Recently, such a set of thermogenetic tools for modulating neuronal excitability has been developed by exploiting the exceptional thermal sensitivity of thermoTRPs (Fig. 2). ThermoTRPs are cation channels of the Transient Receptor Potential (TRP) family whose conductances change dramatically with temperature [88,89]. Their thermal sensitivity is such that a neuron expressing a thermoTRP can switch from silent to robustly active in response to temperature shifts as small as 1 to 2°C [82,90]. This permits the specific activation of selected neurons while minimizing other potential thermal effects on circuit properties. Two additional features make thermoTRPs particularly useful as tools for neuronal activation.
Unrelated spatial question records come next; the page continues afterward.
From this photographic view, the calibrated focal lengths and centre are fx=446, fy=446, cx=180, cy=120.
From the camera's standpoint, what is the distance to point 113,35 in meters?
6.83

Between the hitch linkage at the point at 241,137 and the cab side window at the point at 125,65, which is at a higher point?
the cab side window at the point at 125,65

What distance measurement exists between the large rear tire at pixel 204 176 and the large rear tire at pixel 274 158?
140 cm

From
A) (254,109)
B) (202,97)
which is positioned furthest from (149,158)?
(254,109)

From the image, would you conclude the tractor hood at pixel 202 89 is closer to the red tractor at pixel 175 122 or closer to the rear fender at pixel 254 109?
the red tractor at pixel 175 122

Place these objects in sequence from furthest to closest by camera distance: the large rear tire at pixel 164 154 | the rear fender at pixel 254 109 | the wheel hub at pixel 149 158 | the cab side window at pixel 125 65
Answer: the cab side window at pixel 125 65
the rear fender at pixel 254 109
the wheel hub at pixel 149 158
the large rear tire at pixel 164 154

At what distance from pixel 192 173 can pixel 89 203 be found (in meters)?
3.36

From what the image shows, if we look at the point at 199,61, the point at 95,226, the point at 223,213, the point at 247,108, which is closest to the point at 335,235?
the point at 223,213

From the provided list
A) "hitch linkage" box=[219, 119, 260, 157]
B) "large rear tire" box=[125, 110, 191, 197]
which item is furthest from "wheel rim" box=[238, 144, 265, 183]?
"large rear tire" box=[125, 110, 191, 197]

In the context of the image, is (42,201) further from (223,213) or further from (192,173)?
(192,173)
First, the single channel conductance of a thermoTRP is about three orders of magnitude greater than that of a channelrhodopsin (50-100 pS for TRPs vs 40-60 fS for ChR2 [91,92]). This ~1000-fold greater activity means thermoTRPs drive robust depolarization at lower expression levels. The ability of thermoTRPs to drive robust activation at modest expression levels means even relatively weak promoters can be used in thermogenetics. In addition, low level expression minimizes potential toxicity associated with expression of exogenous proteins. Second, while getting light into the brain of a small non-transparent animal like a fruit fly is challenging, thermal stimuli can be delivered by ambient warming, which is simple to deliver and non-invasive. Unfortunately, thermoTRP ion selectivity has restricted their role to neuronal activation. The development of a similar set of thermogenetic silencing agents is needed.

Figure 2
Molecular sensitizers and energy-delivery devices, for thermal control of neurons. A, Diagrams depicting the responses to changes in temperature of (i) the warmth-activated dTRPA1 channel and (ii) the cold-activated rTRPM8 channel. Both dTRPA1 and rTRPM8 ...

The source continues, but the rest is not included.